__RECORDS TO USE__.
▽
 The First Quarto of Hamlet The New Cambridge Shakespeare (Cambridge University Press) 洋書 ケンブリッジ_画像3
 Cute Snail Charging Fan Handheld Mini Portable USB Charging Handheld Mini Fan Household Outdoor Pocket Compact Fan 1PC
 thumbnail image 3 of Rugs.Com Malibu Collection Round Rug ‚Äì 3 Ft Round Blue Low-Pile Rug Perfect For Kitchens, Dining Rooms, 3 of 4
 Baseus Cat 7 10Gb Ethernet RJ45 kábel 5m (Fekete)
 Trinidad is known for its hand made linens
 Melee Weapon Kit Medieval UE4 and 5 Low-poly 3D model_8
△
▽
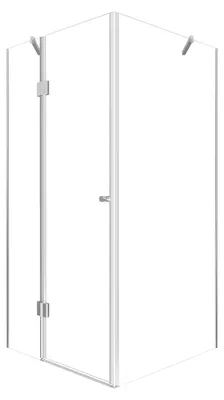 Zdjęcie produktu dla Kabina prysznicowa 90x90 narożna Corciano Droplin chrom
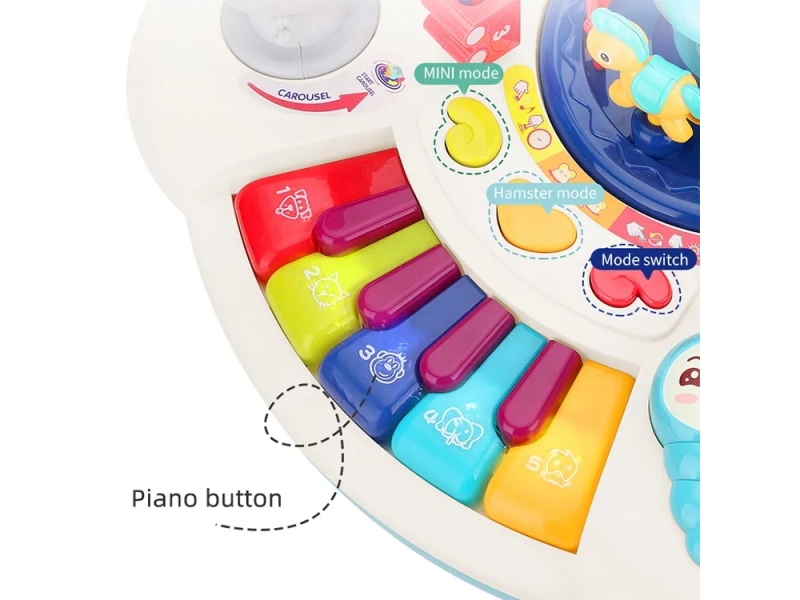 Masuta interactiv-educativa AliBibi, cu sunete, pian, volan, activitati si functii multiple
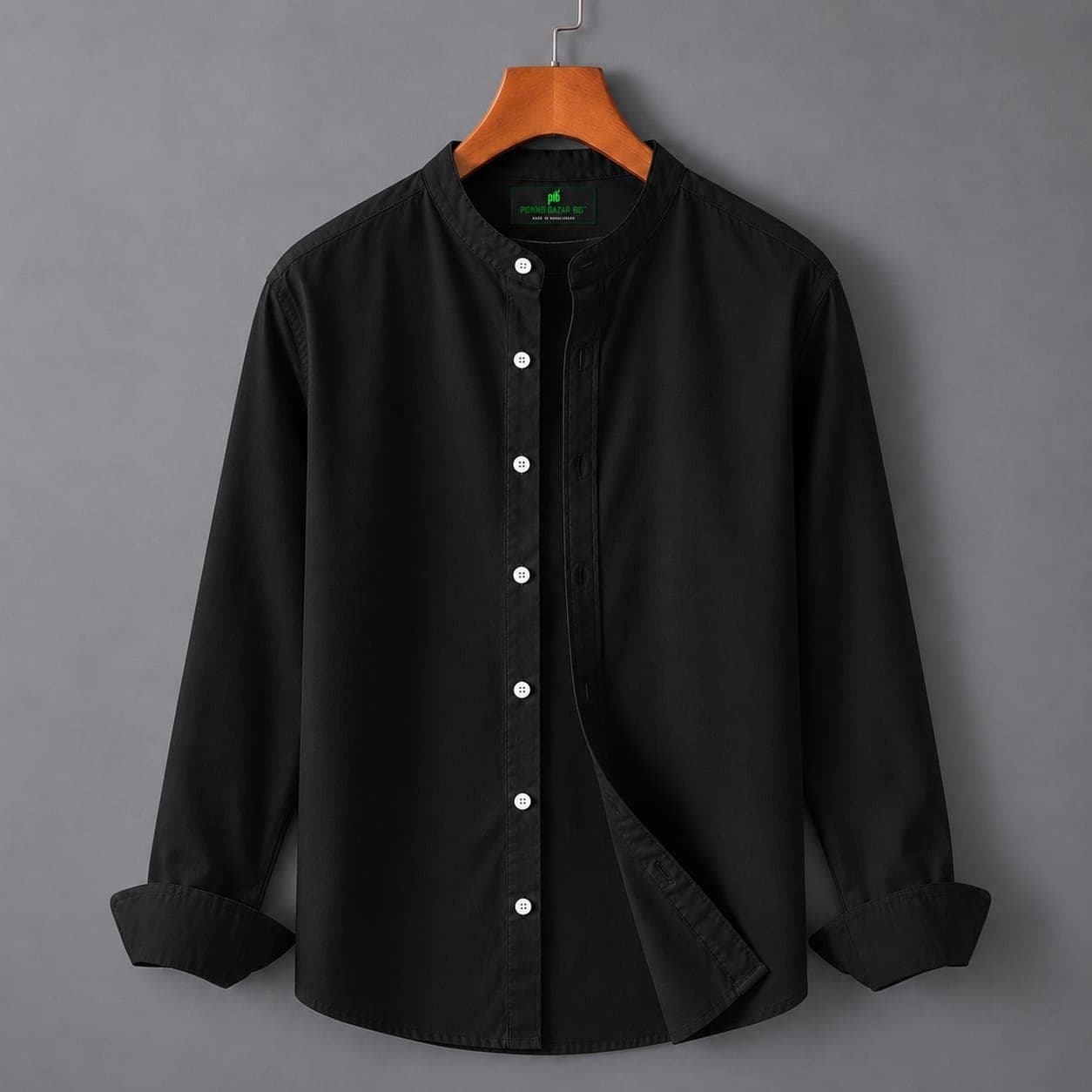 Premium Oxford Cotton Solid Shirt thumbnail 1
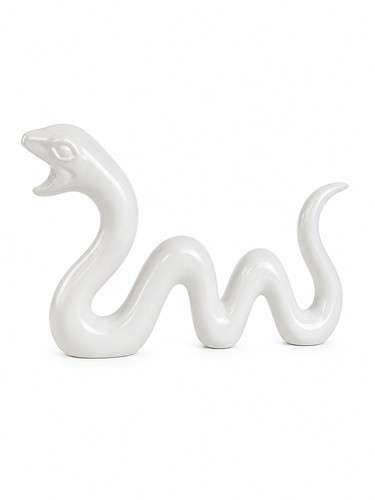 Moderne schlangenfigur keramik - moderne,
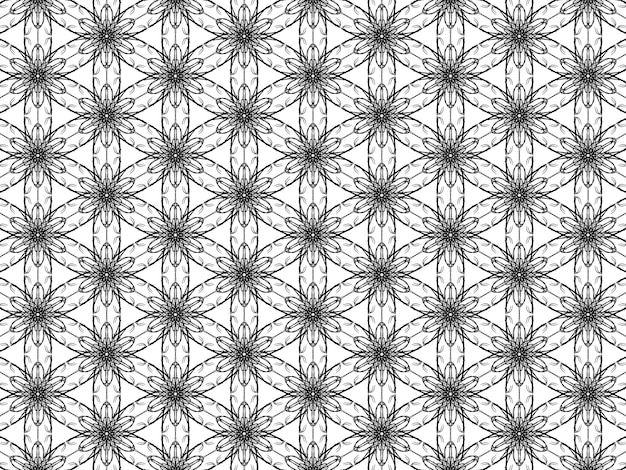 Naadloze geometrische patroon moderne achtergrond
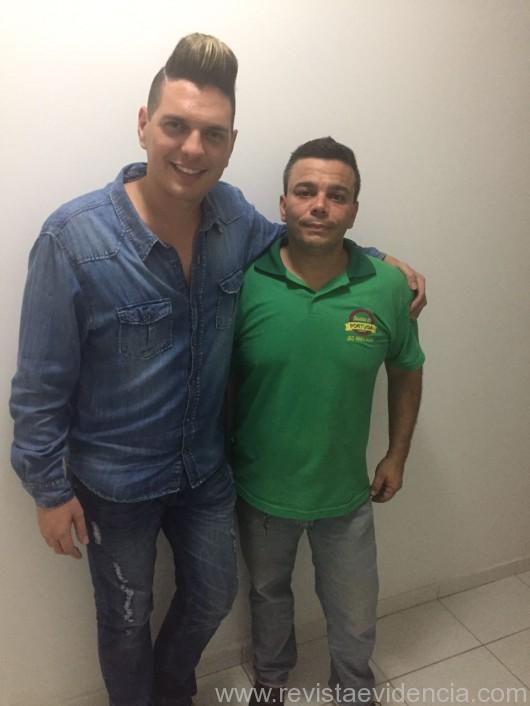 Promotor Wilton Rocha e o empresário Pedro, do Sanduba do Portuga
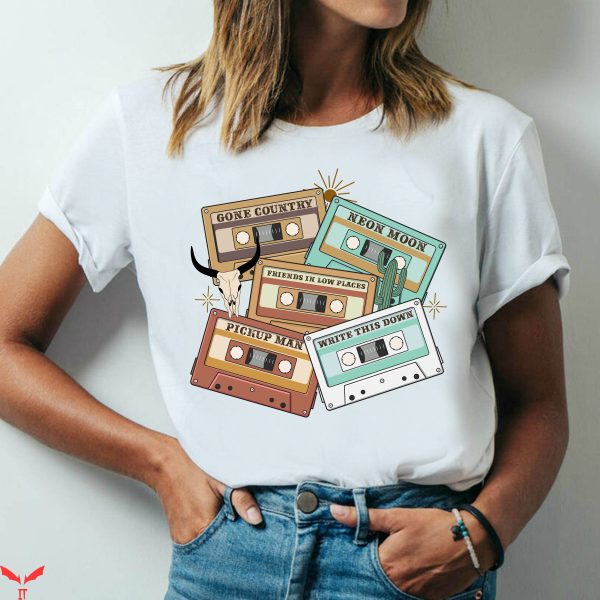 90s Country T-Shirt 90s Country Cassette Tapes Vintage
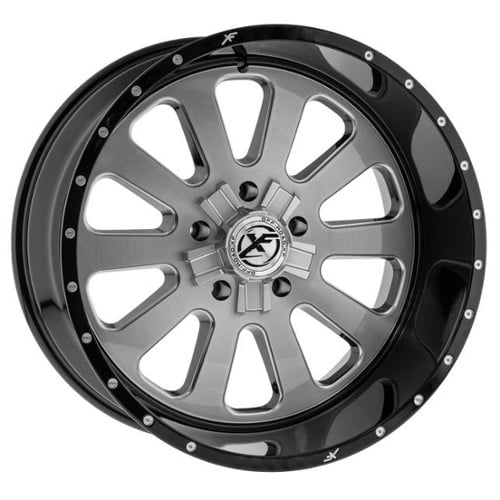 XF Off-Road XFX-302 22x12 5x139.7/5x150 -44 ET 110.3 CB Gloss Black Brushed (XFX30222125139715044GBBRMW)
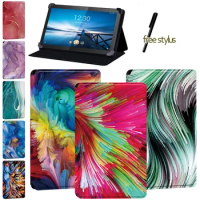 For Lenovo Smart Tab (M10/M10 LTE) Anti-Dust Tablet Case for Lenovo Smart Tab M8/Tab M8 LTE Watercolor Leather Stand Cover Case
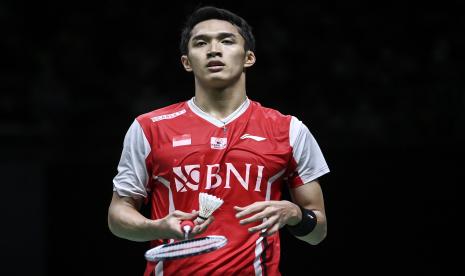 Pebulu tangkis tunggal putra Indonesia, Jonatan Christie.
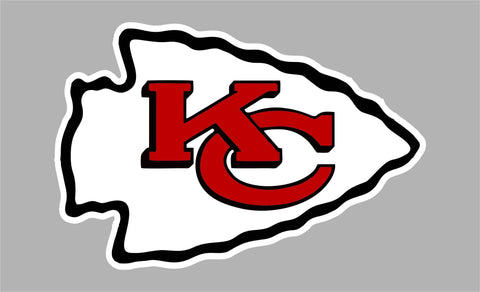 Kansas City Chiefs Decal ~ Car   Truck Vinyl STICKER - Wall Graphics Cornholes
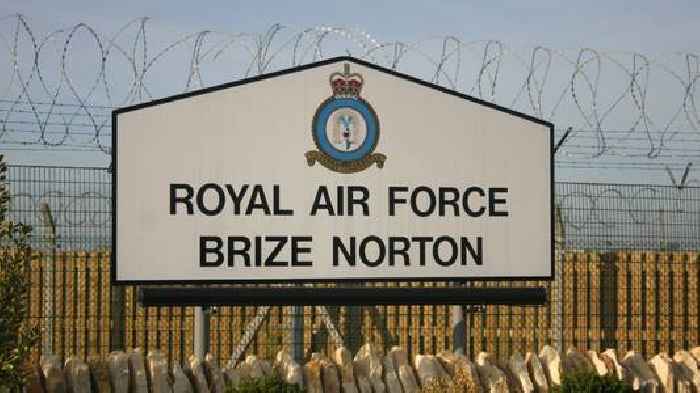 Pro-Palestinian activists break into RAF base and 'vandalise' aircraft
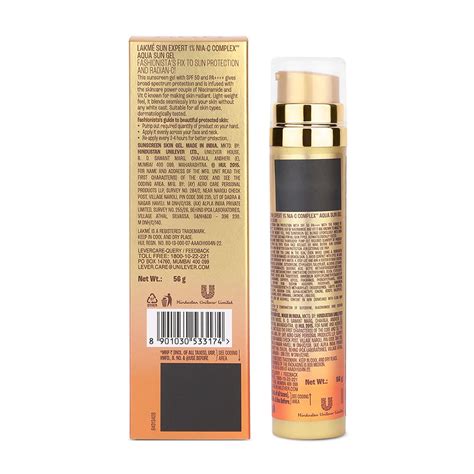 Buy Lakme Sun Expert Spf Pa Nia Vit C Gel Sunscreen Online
△
▽
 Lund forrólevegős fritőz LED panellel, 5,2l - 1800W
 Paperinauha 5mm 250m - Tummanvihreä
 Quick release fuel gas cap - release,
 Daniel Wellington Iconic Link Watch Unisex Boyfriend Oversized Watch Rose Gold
△
__WORK TO COMPLETE__.
Reproduce exactly the lines above that run from the one with "Kansas City Chiefs" to the one with "Buy Lakme Sun", both included, leaving pictures out.

__ANSWER TO THIS TASK__.
 Kansas City Chiefs Decal ~ Car   Truck Vinyl STICKER - Wall Graphics Cornholes
 Pro-Palestinian activists break into RAF base and 'vandalise' aircraft
 Buy Lakme Sun Expert Spf Pa Nia Vit C Gel Sunscreen Online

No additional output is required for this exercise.